- _TEXTAUSZUG_
━━━━━━━━━━━━━━━━
Die geheime Herrschaft der Pflanzen

Die Sonne ist schon längst untergegangen, als ich den unstillbaren Drang verspüre, dunklen Lippenstift aufzutragen und meine Pflanzen umzutopfen. In meinem Schlafzimmer liegt schon seit August ein ungeöffneter Sack Blumenerde, den ich nun endlich nach draußen auf den Balkon schleppe. Während ich im Schein meines kabellosen Baustrahlers zwei nicht mehr ganz so kleine, aus Supermarktzitronenkernen gezogene Zitronenbäumchen, eine sehr expansionsfreudige Buntnessel und eine ebenso ambitionierte Spuckpalme von alter Erde befreie und in größere Gefäße umsiedele, denke ich darüber nach, wieso ich es zwei Monate lang nicht einmal geschafft habe, die Erde aus meinem Schlafzimmer wenigstens auf den Balkon umzulagern, aber jetzt, um kurz vor 22 Uhr, unbedingt noch einmal alles umgraben muss. Welche Mondphase haben wir? Der Vollmond kann es nicht sein, dazu habe ich in den letzten Nächten zu gut geschlafen, aber der Himmel ist leider zu bewölkt, um das nachprüfen zu können. Vielleicht lade ich mir später eine Mondkalender-App herunter. Oder ich lege mir ein Grimoire an, in dem ich regelmäßig notiere, welche Pflanze mir wann welche Handlungen befielt. Denn, so schwant mir schon länger: Die Kontrolle über den Wildwuchs in meiner Wohnung habe ich schon lange verloren, aber vielleicht habe ich noch eine Chance, wenigstens seinen Zyklus zu durchschauen.

Spontanvegetation

Ich öffne dieses Textdokument, weil ich eigentlich wieder einmal meinem Unbehagen gegenüber WURZELN Ausdruck verleihen wollte, aber noch während ich die notwendigen Klicks mache, fällt mir auf, dass SAMEN eigentlich mindestens genauso unaufhaltsam in ihrer Verbreitung sind. Vor ein paar Monaten habe ich ein Bananenpflanzenkind von seiner Mutter getrennt und in einen eigenen Topf gepflanzt. Einige Wochen nach dieser Umtopfaktion bemerkte ich, dass in diesem Topf Unkraut wuchs, oder Spontanvegetation, wie der gärtnerisch korrekte Ausdruck lautet. Ich war erstaunt, der Blumentopf stand schließlich drinnen, es war Februar, das Gewächs konnte eigentlich gar nicht existieren, also unternahm ich nichts, teils aus Neugier, teils aus Faulheit.
━━━━━━━━━━━━━━━━
- _BEREITGESTELLTE ANGABEN_
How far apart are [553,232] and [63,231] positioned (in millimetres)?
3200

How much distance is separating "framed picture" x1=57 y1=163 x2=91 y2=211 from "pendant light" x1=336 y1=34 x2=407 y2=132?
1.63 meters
━━━━━━━━━━━━━━━━
- _ZU ERLEDIGEN_
[1] Kannst du den Text über die Pflanzen in zwei Sätzen zusammenfassen?
[2] Führst du den Text über die Pflanzen nach seinem letzten Satz weiter?
Die Auflistung wird hier nicht gebraucht.

- _ANTWORTEN IM EINZELNEN_
[1] Die erzählende Person topft spätabends auf dem Balkon mehrere Pflanzen um, nachdem die Blumenerde seit August ungeöffnet im Schlafzimmer lag, und fragt sich, warum der Drang gerade jetzt kommt und welche Mondphase herrscht. Sie ahnt, die Kontrolle über den Wildwuchs in der Wohnung längst verloren zu haben, und erzählt, wie im Februar im Topf eines von der Mutterpflanze getrennten Bananenpflanzenkindes drinnen Spontanvegetation wuchs, gegen die sie aus Neugier und Faulheit nichts unternahm.

[2]
In besagtem Blumentopf befinden sich nun eine eher kleine Bananenpflanze, deren Blätter an manchen Stellen schon ein bisschen bräunlich sind, und eine knapp 70 cm hohe Kornblume, die sich bester Gesundheit erfreut. Ich weiß nicht, wie üblich es ist, Kornblumen als Topflanzen zu haben, finde es aber eigentlich ganz hübsch. Vermutlich wird es auch nicht die letzte Kornblume sein, die den Weg in mein Wohnzimmer findet, denn wie ich gestern feststellen musste, stand der Sack mit der Blumenerde den ganzen Winter über offen auf dem Balkon unter einem Hängetopf mit verblühten Kornblumen, die ich aus Faulheit nie entsorgt habe. Ich denke, die Verbreitungskette ist hiermit zumindest geklärt.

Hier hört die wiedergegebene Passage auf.